According to reports, Alexis was arrested on three separate occasions. The first, occurring in Texas in 2004, was for shooting another man’s tires in a rage fueled blackout. The second, in 2008, was for disorderly conduct in a Georgia bar. And most recently, a 2010 incident in Seattle, where Alexis shot through the roof of his apartment after confronting his upstairs neighbor about “excessive noise.” Because he was not prosecuted in the 2004 and 2010 incidents, and since he was neither charged with nor convicted of a crime, Alexis’ clearance was allowed to remain active. The Pentagon, in evaluating Alexis’ qualification for a security permit, did not see these incidents on his evaluation, which itself was dated by five years. Several background checks, performed by both the Navy and “The Experts,” either came up clean or showed only one traffic violation on Alexis’ record.
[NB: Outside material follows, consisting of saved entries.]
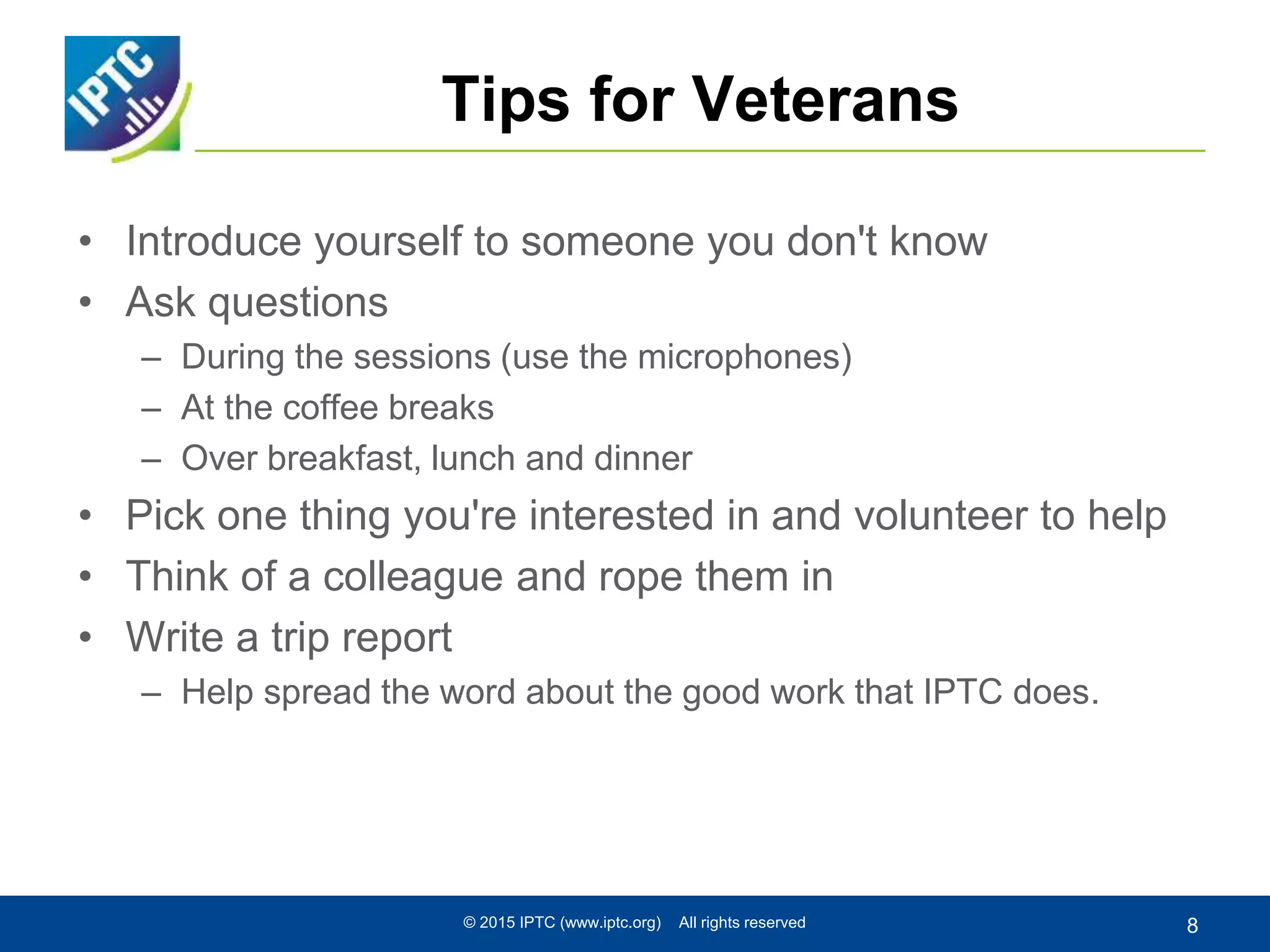 IPTC

Tips for Veterans

• Introduce yourself to someone you don't know
• Ask questions
– During the sessions (use the microphones)
– At the coffee breaks
– Over breakfast, lunch and dinner
• Pick one thing you're interested in and volunteer to help
• Think of a colleague and rope them in
• Write a trip report
– Help spread the word about the good work that IPTC does.

© 2015 IPTC (www.iptc.org) All rights reserved

8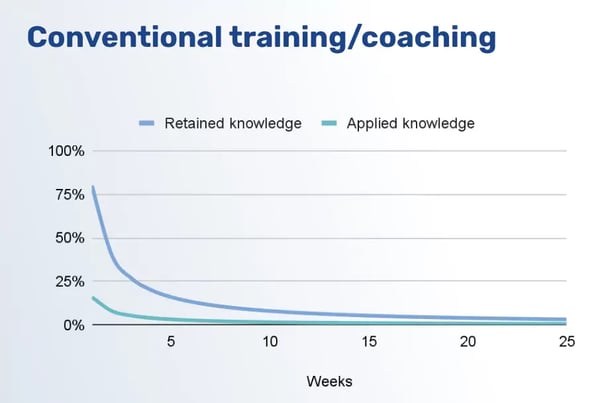 Conventional training/coaching

Retained knowledge
Applied knowledge

100%
75%
50%
25%
0%

5
10
15
20
25

Weeks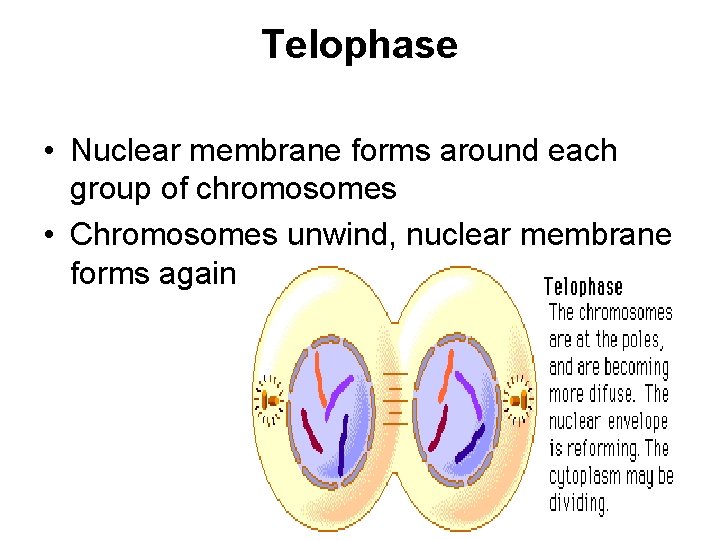 Telophase

• Nuclear membrane forms around each group of chromosomes
• Chromosomes unwind, nuclear membrane forms again

Telophase
The chromosomes are at the poles, and are becoming more difuse. The nuclear envelope is reforming. The cytoplasm may be dividing.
Another disturbing factor in this event is the shooter’s mental illness. Alexis, according to his father, was apparently “an active participant in rescue attempts” during the September 11, 2001 terrorist attack. This may have caused his mental illness, which he sought treatment for, saying that he “…heard people talking to [him] through the walls and ceiling of [his] hotel room, and they’re sending microwave vibrations into [his] body to make sure [he doesn’t] sleep.”
Because of both this incident and the leaking of confidential documents by Edward Snowden earlier this year, Navy Secretary Ray Mabus has ordered a review and revision of the system overseeing contract workers’ security clearance, in order to prevent any further incidents or tragedies.